Searching for “spark software”:
Top hit: wikipedia
Second hit: homepage
Other hits: other Spark named software
Searching for “spark big data”:
Many vendor pages, tutorials, as well as wikipedia entry and our homepage.
We alsoÂ find many software products named Spark from other organizations:
- Spark Framework: a micro Java web framework.
- Ignite Realtime Spark: an IM client.
- Cisco Spark: an app for team video messaging.
- Baidu Spark: a Chinese web browser fork of Chromium.
- Spark-2014: A mathematical / research security software language & techniques.
Other major uses of our Spark brand in domain names (i.e. these websites are specifically talking about Apache Spark software, but the domains are owned by other organizations):
https://spark-summit.org/ an annual conference.
http://spark-packages.org/ a “community index of packages for Apache Spark”
Apache Spark Social Media Presence
Many open source projects have a social media presence – although sometimes not as polished or consistent a presence as a commercial brand presence would have – which goes with the territory of having volunteers organize everything. Here are the top social media accounts I found in a quick search.
http://stackoverflow.com/questions/tagged/apache-spark tag is listed on the Spark website along with mailing lists as an unofficial place to get questions answered.
https://twitter.com/apachespark found but not linked, I presume official (i.e. the PMC seems to be running this account) but not very active.
https://www.linkedin.com/groups/7403611/profile found but not linked, I presume official.
https://plus.google.com/+TheApacheSpark found but not linked, and uses an old link to Incubator podling site!

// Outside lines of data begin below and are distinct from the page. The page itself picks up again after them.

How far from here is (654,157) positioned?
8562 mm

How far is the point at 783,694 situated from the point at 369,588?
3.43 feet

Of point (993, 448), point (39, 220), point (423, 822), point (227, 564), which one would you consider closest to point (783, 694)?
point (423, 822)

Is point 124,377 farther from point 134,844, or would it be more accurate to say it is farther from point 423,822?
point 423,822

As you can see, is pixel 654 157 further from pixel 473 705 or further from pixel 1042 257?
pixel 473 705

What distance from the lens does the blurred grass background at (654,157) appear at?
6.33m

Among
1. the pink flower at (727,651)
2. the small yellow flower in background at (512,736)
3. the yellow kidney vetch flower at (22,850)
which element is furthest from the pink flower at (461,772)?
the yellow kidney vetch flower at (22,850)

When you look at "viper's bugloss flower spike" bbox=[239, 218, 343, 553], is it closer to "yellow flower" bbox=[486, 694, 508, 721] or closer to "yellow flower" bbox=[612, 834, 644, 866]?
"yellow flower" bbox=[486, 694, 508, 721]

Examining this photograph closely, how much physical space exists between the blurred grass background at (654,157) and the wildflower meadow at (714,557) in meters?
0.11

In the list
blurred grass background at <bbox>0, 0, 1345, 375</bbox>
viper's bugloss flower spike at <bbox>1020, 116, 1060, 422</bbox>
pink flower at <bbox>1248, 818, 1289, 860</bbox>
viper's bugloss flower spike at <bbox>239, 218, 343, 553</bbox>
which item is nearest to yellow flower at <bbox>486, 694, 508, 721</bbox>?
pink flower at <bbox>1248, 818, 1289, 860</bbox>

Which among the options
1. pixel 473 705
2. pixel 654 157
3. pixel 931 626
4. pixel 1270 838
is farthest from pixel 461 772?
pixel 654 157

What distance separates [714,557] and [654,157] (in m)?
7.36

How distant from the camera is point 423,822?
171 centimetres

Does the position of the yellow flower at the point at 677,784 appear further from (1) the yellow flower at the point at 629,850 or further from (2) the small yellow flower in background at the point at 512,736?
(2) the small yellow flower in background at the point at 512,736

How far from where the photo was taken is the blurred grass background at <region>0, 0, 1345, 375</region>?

What Do You Think Apache Spark Is?
So, what do you think? Is Spark really going to be the next Hadoop? Is the concept of a single software product providing your entire big data stack a good thing, or not really practical? How well do you think the Apache Spark project does at promoting itself – or any other Apache project, for that matter?
Note: I’m writing here as an individual, not wearing any Apache hat. So this is just some information that I hope might be useful to the Apache Spark community, not a requirement to change anything. I haven’t used Spark for any real deployments myself, so please do comment with corrections to anything I’ve messed up above!